- [The problem]: Repeat the passage on phonetics and phonology from "Linguists discuss different" up to and including "phoneme (IPA, Handbook).", substituting "transcription" for "notation".

- [Extract provided]:
+++
Linguists discuss different languages in relation to each other all the time, and its important that they have means to accurately discern speech sounds in these discussions. In articulatory phonetics, linguists can discuss speeech sounds by how they are physiologically produced, or in acoustic phonetics, linguists can discuss sounds in terms of their physical properties (Mihalcek and Wilson, 2011, p 36). For the purpose of universally representing all the sounds of the world's languages, the International Phonetic Association developed the International Phonetic Alphabet or IPA system. It is an alphabetic system of notation which attempts to establish individual characters for every physical speech sound or phoneme (IPA, Handbook).
Phonology | /phonology/
Phonetics is concerned with the physical properties of speech sounds. Phonology is concerned with how speakers of a language mentally represent physical speech sounds in their head. For instance, does cat end with the same speech sound that the word take starts with? Most native English speakers would respond, "Yes!" However, on closer examination, we find that this is not the case. The "t" in take is aspirated while the "t" in cat is not. Native English speakers can test this. Pronounce each world with your palm facing your mouth at a distance of 1-2 inches. You'll feel a puff of air as you pronounce the "t" in take but not in pronouncing the "t" in cat. For native English speakers, the difference between these two phonemes is not meaningful, and they both are part of the same allophone, or mental representation (Odden, 2005, p. 2-3, 44).
+++
- [Extracted information]:
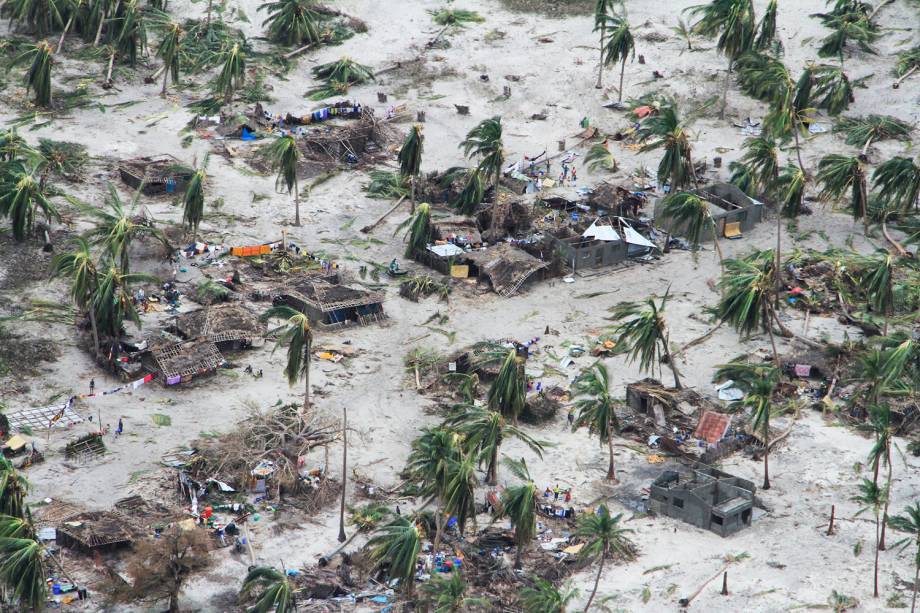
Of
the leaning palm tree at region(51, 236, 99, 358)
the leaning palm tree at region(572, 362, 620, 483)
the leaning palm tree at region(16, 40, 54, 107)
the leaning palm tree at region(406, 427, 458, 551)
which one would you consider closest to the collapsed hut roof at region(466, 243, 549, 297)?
the leaning palm tree at region(572, 362, 620, 483)

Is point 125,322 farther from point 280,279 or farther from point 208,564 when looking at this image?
point 208,564

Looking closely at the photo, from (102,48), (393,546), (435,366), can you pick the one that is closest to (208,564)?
(393,546)

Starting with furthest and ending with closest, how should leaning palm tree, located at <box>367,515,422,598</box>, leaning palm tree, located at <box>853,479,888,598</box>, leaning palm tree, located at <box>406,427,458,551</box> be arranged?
+++
- [Answer below]:
Linguists discuss different languages in relation to each other all the time, and its important that they have means to accurately discern speech sounds in these discussions. In articulatory phonetics, linguists can discuss speeech sounds by how they are physiologically produced, or in acoustic phonetics, linguists can discuss sounds in terms of their physical properties (Mihalcek and Wilson, 2011, p 36). For the purpose of universally representing all the sounds of the world's languages, the International Phonetic Association developed the International Phonetic Alphabet or IPA system. It is an alphabetic system of transcription which attempts to establish individual characters for every physical speech sound or phoneme (IPA, Handbook).